* _Work to be completed_
Can you retype the data word for word, starting with its first line and going on through the line containing "Is the value of Transports in 2020 greater", with both of those lines included?

* _Dataset extract_
####

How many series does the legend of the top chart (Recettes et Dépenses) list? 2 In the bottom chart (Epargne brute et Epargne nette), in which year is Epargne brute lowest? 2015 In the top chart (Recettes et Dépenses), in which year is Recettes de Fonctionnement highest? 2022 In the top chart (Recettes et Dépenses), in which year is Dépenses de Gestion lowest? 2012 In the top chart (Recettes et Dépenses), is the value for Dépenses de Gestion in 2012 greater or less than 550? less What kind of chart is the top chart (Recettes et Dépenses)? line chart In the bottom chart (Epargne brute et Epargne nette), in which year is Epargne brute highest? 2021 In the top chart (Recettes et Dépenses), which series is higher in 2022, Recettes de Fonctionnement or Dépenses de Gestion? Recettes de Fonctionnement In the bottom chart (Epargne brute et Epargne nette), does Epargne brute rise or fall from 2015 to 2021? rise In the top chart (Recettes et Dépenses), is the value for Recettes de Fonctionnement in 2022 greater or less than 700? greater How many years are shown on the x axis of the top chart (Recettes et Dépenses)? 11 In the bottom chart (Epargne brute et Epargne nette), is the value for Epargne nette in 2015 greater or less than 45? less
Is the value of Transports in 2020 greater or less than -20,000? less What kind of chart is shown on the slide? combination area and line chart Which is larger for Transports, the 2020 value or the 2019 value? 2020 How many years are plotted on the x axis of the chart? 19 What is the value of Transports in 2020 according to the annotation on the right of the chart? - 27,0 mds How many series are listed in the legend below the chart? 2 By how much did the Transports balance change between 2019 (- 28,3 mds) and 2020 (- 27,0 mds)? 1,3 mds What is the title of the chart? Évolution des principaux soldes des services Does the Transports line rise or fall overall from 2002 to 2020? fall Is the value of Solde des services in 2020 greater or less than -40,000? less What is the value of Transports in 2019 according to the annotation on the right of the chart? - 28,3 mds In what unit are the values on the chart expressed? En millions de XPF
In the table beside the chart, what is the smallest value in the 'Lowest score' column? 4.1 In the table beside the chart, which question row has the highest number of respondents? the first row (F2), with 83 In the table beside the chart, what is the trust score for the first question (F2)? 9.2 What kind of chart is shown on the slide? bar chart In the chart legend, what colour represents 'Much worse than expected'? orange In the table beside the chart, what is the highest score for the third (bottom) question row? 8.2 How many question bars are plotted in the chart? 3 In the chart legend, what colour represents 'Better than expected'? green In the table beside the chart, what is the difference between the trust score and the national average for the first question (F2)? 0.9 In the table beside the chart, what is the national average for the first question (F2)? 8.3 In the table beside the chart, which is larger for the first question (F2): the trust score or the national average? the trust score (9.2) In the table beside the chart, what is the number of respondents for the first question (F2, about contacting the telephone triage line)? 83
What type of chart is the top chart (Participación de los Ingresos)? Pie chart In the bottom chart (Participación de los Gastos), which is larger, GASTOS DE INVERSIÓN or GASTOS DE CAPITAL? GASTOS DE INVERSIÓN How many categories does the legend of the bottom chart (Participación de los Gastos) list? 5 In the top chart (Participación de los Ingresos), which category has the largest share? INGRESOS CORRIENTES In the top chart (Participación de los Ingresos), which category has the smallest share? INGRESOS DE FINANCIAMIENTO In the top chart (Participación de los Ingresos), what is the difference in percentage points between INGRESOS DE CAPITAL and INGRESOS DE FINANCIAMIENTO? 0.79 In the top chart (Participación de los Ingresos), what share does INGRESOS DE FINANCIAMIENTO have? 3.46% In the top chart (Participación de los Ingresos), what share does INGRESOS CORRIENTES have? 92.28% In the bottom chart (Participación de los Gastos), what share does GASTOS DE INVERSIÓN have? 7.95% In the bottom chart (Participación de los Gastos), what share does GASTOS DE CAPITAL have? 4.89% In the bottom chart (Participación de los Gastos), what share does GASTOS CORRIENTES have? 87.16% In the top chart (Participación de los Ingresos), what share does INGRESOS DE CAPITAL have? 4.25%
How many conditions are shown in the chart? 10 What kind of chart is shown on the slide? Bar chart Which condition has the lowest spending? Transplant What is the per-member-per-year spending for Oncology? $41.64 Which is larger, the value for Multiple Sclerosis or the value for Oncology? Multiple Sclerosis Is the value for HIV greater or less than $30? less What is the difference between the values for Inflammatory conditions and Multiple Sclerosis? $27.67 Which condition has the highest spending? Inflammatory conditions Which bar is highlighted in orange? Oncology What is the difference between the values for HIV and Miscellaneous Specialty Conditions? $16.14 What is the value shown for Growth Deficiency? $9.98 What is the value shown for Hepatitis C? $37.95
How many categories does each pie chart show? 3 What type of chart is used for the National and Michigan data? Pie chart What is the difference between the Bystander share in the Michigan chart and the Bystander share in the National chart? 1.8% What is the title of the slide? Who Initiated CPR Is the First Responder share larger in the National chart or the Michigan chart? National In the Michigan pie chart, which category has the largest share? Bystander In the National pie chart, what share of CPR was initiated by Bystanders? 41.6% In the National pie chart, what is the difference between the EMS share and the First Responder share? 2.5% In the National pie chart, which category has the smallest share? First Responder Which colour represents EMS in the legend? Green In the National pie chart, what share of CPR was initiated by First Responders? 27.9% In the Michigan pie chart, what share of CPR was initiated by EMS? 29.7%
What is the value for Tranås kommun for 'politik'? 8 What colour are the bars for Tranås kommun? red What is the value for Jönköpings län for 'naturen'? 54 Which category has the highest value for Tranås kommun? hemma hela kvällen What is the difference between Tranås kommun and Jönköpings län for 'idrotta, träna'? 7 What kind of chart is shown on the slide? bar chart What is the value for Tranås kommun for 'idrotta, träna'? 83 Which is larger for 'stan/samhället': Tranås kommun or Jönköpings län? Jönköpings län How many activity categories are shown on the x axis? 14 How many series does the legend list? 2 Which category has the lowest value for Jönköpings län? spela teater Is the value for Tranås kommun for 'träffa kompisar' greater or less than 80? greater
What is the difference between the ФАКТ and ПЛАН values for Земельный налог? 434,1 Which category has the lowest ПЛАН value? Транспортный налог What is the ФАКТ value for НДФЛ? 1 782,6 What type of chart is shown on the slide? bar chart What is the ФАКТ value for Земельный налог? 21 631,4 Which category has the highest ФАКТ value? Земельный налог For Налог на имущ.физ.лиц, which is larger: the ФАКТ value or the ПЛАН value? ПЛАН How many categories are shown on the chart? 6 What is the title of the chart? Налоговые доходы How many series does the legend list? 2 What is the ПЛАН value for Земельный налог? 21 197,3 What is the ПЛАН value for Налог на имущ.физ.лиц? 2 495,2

####

* _Response to the exercise_
How many series does the legend of the top chart (Recettes et Dépenses) list? 2 In the bottom chart (Epargne brute et Epargne nette), in which year is Epargne brute lowest? 2015 In the top chart (Recettes et Dépenses), in which year is Recettes de Fonctionnement highest? 2022 In the top chart (Recettes et Dépenses), in which year is Dépenses de Gestion lowest? 2012 In the top chart (Recettes et Dépenses), is the value for Dépenses de Gestion in 2012 greater or less than 550? less What kind of chart is the top chart (Recettes et Dépenses)? line chart In the bottom chart (Epargne brute et Epargne nette), in which year is Epargne brute highest? 2021 In the top chart (Recettes et Dépenses), which series is higher in 2022, Recettes de Fonctionnement or Dépenses de Gestion? Recettes de Fonctionnement In the bottom chart (Epargne brute et Epargne nette), does Epargne brute rise or fall from 2015 to 2021? rise In the top chart (Recettes et Dépenses), is the value for Recettes de Fonctionnement in 2022 greater or less than 700? greater How many years are shown on the x axis of the top chart (Recettes et Dépenses)? 11 In the bottom chart (Epargne brute et Epargne nette), is the value for Epargne nette in 2015 greater or less than 45? less
Is the value of Transports in 2020 greater or less than -20,000? less What kind of chart is shown on the slide? combination area and line chart Which is larger for Transports, the 2020 value or the 2019 value? 2020 How many years are plotted on the x axis of the chart? 19 What is the value of Transports in 2020 according to the annotation on the right of the chart? - 27,0 mds How many series are listed in the legend below the chart? 2 By how much did the Transports balance change between 2019 (- 28,3 mds) and 2020 (- 27,0 mds)? 1,3 mds What is the title of the chart? Évolution des principaux soldes des services Does the Transports line rise or fall overall from 2002 to 2020? fall Is the value of Solde des services in 2020 greater or less than -40,000? less What is the value of Transports in 2019 according to the annotation on the right of the chart? - 28,3 mds In what unit are the values on the chart expressed? En millions de XPF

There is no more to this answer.